[INSTRUCTIONS TO FOLLOW] Starting at the line with "Woman looking at photos of multiple people" and ending at the line with "Stock photo: Christmas", print exactly the lines of the entries below. Pictures do not belong in the copy.

[DATA SUPPLIED]
◆ ◆ ◆ ◆ ◆ ◆ ◆

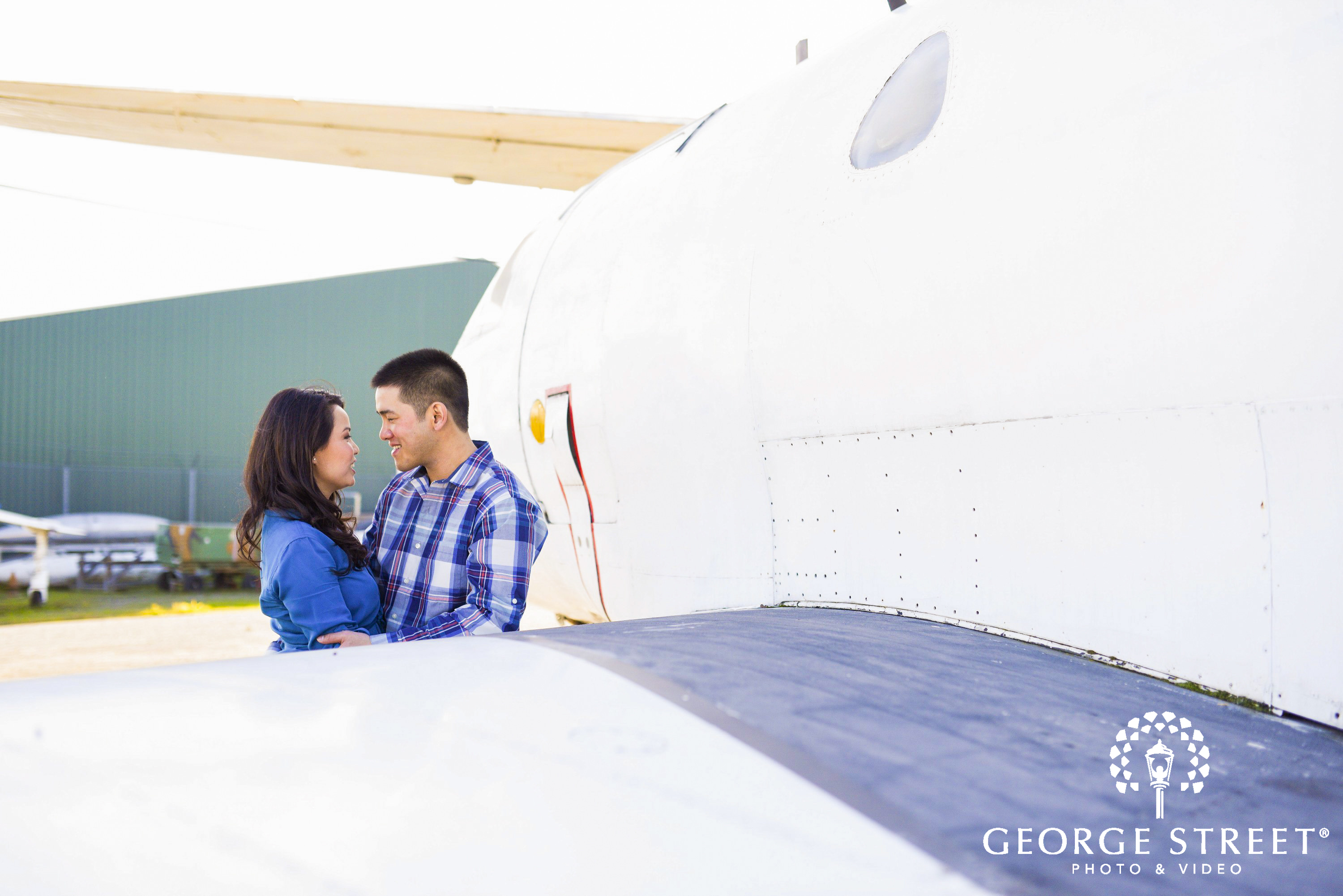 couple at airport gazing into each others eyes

◆ ◆ ◆ ◆ ◆ ◆ ◆

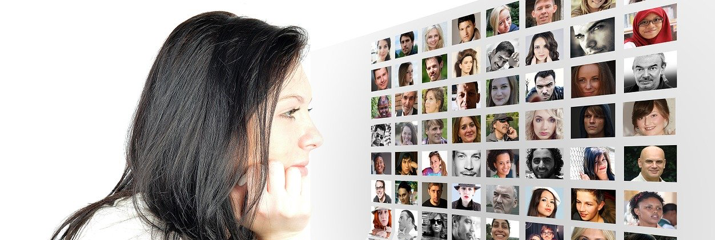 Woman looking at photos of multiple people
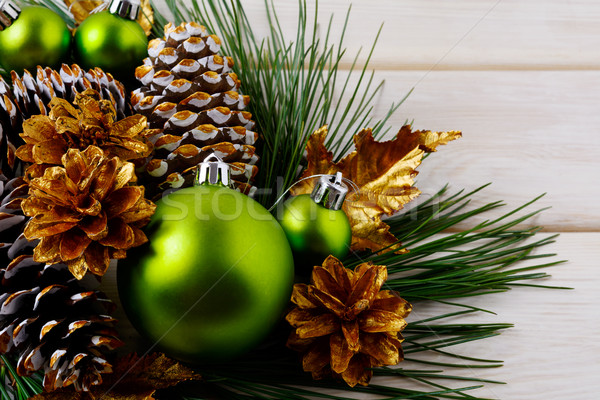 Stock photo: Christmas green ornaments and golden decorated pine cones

◆ ◆ ◆ ◆ ◆ ◆ ◆

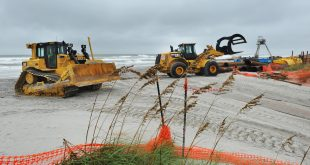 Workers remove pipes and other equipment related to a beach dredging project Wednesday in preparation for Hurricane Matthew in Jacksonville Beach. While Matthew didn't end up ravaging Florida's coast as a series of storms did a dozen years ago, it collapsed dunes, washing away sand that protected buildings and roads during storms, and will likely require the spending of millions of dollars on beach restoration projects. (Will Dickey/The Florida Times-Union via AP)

◆ ◆ ◆ ◆ ◆ ◆ ◆

[COMPLETED TASK]
 Woman looking at photos of multiple people
 Stock photo: Christmas green ornaments and golden decorated pine cones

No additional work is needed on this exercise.